The Footwear Distributors & Retailers of America (FDRA) has produced a new sustainability guide to help the industry make better, faster and easier choices when it comes to a range of sustainable materials designers choose and teams source.
FDRA worked with dozens of suppliers and shoe companies over the past six months to develop the Environmentally Preferred Material (EPM) guide, with a key focus on providing needed clarity and targets–something the organization feels has been lacking and hindering efforts.
The guide focuses on providing environmentally preferred material (EPM) thresholds companies can use to benchmark current sustainability efforts against the industry average and adjust any internal material sourcing requirements above the thresholds to chose more sustainable materials as they enhance efforts.

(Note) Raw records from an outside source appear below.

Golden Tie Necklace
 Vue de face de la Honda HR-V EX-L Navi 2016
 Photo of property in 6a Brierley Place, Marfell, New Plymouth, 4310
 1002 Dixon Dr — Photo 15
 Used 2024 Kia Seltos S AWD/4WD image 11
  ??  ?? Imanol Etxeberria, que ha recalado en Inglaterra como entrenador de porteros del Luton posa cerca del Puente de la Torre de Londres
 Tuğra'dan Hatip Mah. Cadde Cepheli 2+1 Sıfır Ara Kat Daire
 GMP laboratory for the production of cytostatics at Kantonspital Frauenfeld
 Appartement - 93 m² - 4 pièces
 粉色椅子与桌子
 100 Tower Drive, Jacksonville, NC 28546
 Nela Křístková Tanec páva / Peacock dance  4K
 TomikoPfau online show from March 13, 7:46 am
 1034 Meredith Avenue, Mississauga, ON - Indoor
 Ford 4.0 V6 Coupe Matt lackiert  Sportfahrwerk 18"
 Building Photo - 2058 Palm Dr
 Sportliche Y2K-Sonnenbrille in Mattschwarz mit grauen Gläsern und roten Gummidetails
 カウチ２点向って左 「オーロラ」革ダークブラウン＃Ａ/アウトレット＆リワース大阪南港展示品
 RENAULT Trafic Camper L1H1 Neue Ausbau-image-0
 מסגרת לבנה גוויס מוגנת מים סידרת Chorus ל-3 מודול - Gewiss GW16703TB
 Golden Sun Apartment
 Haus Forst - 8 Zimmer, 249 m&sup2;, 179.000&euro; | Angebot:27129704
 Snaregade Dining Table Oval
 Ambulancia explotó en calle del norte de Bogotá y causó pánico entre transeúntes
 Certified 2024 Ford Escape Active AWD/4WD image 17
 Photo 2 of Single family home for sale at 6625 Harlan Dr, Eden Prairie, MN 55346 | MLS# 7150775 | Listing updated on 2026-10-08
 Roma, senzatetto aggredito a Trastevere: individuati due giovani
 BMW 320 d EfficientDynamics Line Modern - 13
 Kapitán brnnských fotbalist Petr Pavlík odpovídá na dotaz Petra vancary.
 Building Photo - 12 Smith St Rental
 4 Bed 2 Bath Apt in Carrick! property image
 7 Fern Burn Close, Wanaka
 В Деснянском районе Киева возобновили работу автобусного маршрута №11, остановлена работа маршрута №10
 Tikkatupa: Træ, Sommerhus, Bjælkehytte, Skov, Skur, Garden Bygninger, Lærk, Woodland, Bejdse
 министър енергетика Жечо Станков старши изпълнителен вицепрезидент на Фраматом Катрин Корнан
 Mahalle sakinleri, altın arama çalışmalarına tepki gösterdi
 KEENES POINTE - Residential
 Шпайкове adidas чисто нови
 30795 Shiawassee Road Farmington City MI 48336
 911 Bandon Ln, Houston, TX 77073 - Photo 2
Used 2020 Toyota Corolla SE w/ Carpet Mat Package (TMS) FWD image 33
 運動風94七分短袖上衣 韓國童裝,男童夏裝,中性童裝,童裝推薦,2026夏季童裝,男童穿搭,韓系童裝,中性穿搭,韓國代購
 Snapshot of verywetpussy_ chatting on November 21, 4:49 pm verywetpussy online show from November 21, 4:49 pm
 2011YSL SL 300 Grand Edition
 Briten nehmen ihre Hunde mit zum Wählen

In addition, it can provide “green north star” sustainable targets to companies already above thresholds and help align all shoe companies on the same goals to help increase impact and lower costs, as well as provide retailers with a guide so that material requirements are tailored to shoes instead of clothing or other products that do not meet the industry’s product performance levels.
“There is a lot of noise on sustainability–a lot of ‘you should’ over ‘how to’ and little real benchmarking to know where your efforts stand in the footwear industry,” Andy Polk senior vice president of the FDRA, said. “That is why this guide is so vital. It can help end the decision and strategy paralysis some shoe companies have around sustainability and get them moving in a positive direction. It is also vital to help those on their journey align efforts to ensure our industry as a whole is making more sustainable products.”
Polk said as more brands adopt and use the guide, a real return on investment will come as costs to develop more sustainable materials come down and better, more value-add, materials are used in footwear.
“This is just the start to the work we are doing to bring companies together to increase impact,” he added. “We will revise and update the guide as programs and efforts mature and more companies are able to get and use LCAs (life cycle assessments) to make even more informed decisions, and we have other tools and efforts we are working on now that will add to this great guide.”
The guide covers materials and components for footwear, including synthetic leather, leather, man-made and natural fibers, foam, biomaterials, thermoplastics, packaging and metal.
“This guide was a collaborative effort by our FDRA working group and provides needed clarity and targets to help our industry work together toward amplifying a stronger foundation for sustainable footwear development,” Dan Friedman, chief sourcing officer at Caleres, said.